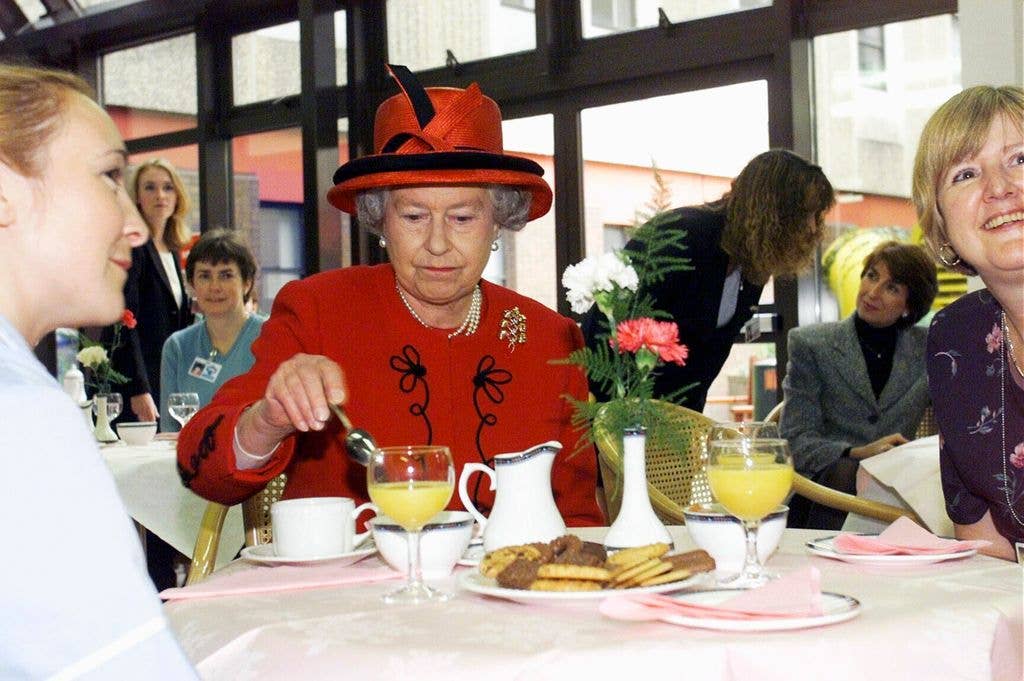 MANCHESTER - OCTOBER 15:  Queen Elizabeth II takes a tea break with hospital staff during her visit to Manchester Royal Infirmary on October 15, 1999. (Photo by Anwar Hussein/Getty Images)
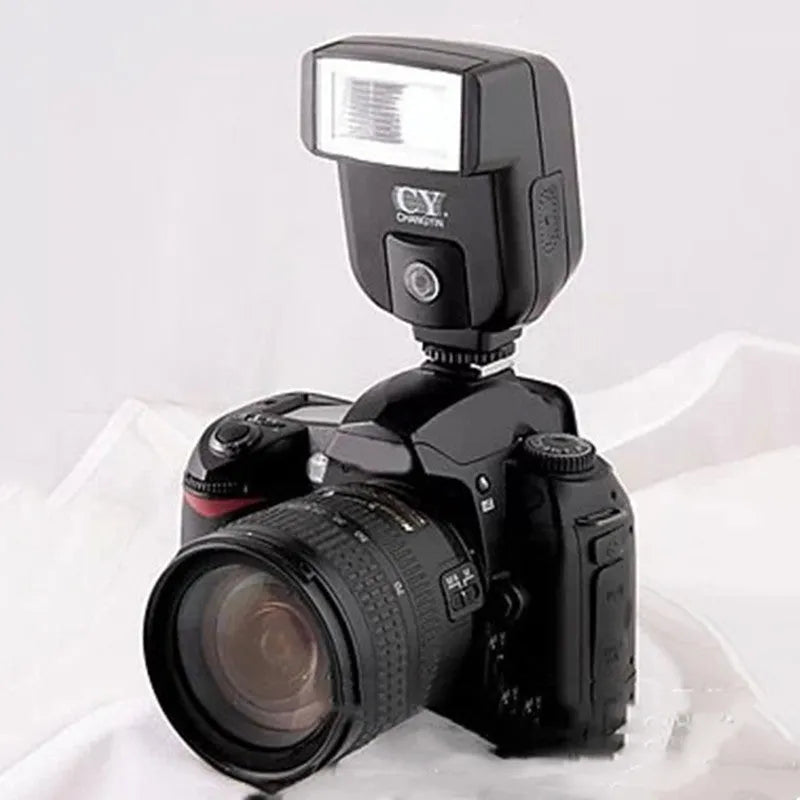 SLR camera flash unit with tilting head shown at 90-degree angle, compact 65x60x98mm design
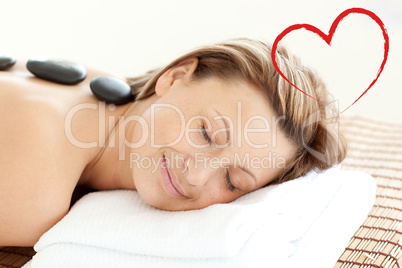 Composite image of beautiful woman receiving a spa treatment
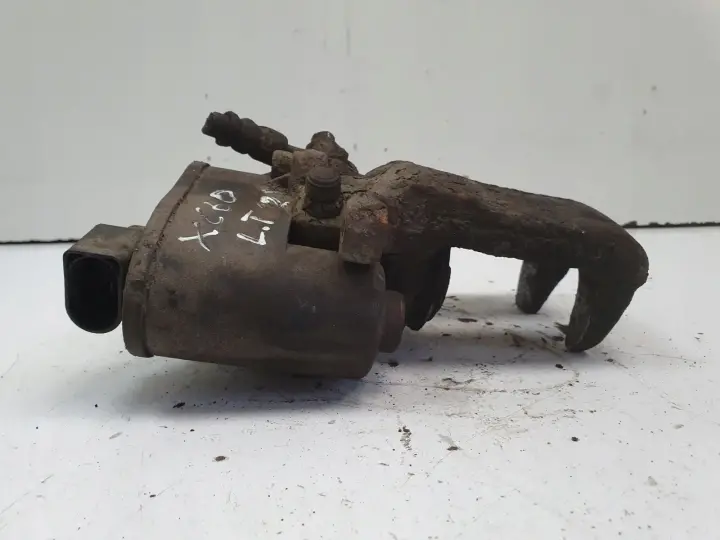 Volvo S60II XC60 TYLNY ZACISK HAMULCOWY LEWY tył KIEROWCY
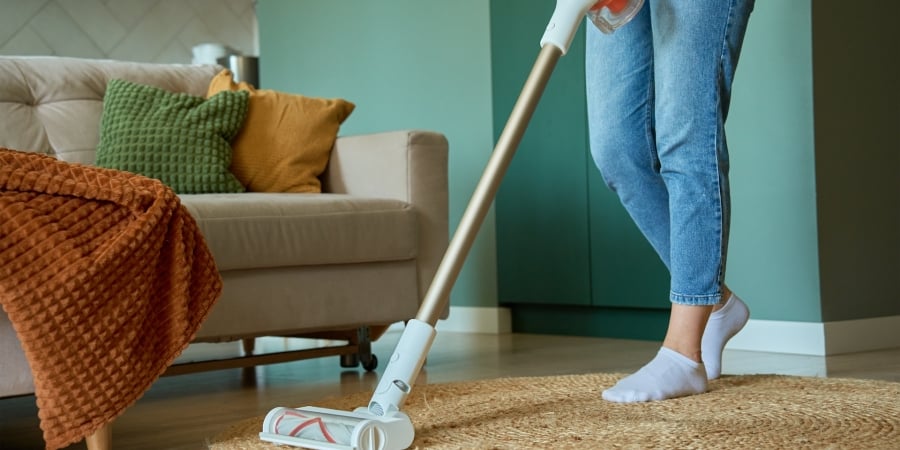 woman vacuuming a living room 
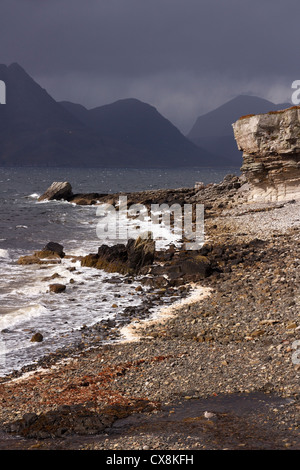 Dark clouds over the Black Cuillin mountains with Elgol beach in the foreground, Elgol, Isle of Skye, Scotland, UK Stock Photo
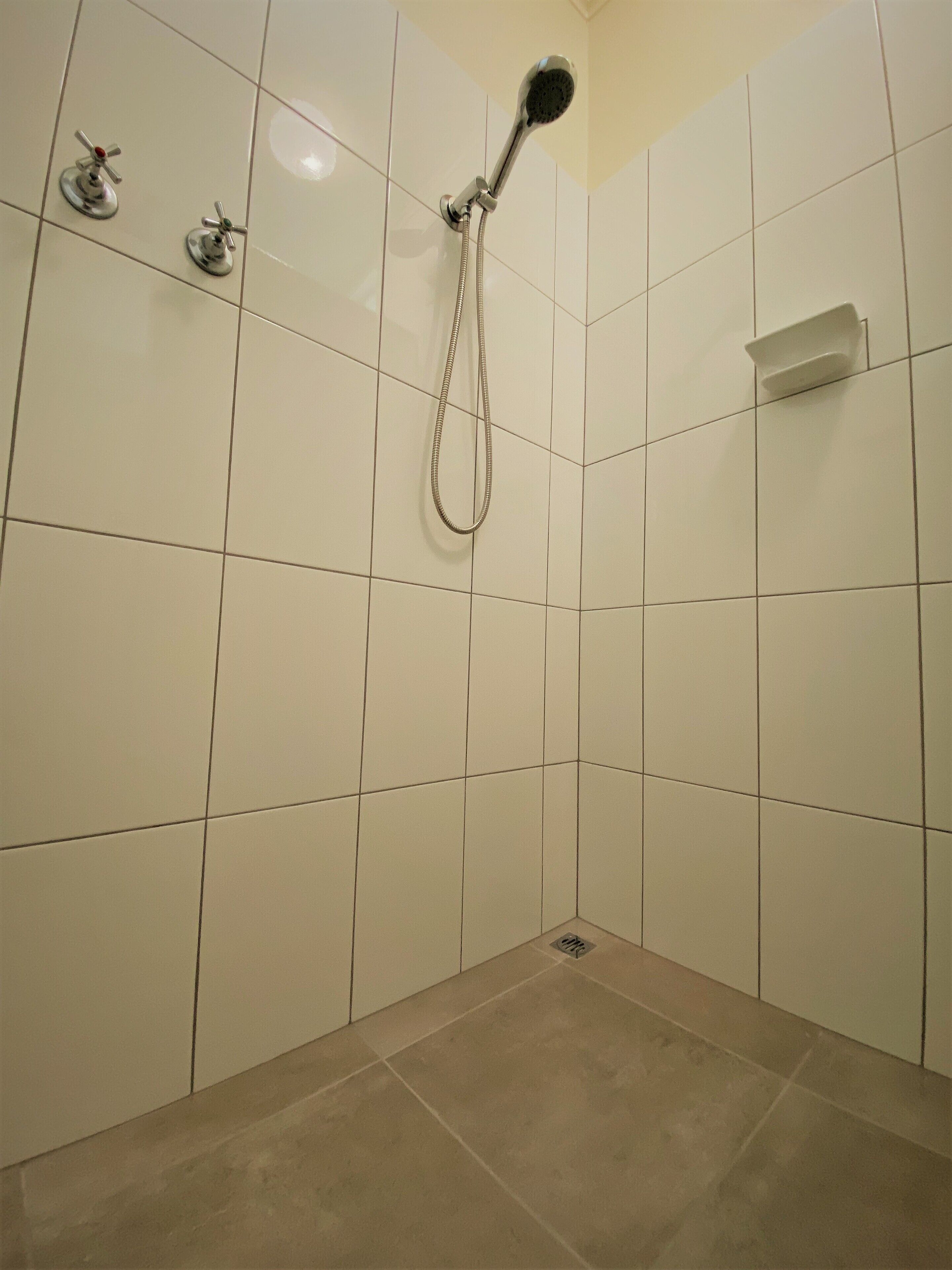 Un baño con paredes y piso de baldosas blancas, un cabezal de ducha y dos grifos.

◆ ◆ ◆ ◆ ◆ ◆ ◆

■ Your goal
Give the lines from the first one through the line with "Composite image of" as a Markdown table with the columns Row and Line, leaving out blank lines and the pictures.

■ Written solution
| Row | Line |
|---|---|
| 1 |  MANCHESTER - OCTOBER 15:  Queen Elizabeth II takes a tea break with hospital staff during her visit to Manchester Royal Infirmary on October 15, 1999. (Photo by Anwar Hussein/Getty Images) |
| 2 |  SLR camera flash unit with tilting head shown at 90-degree angle, compact 65x60x98mm design |
| 3 |  Composite image of beautiful woman receiving a spa treatment |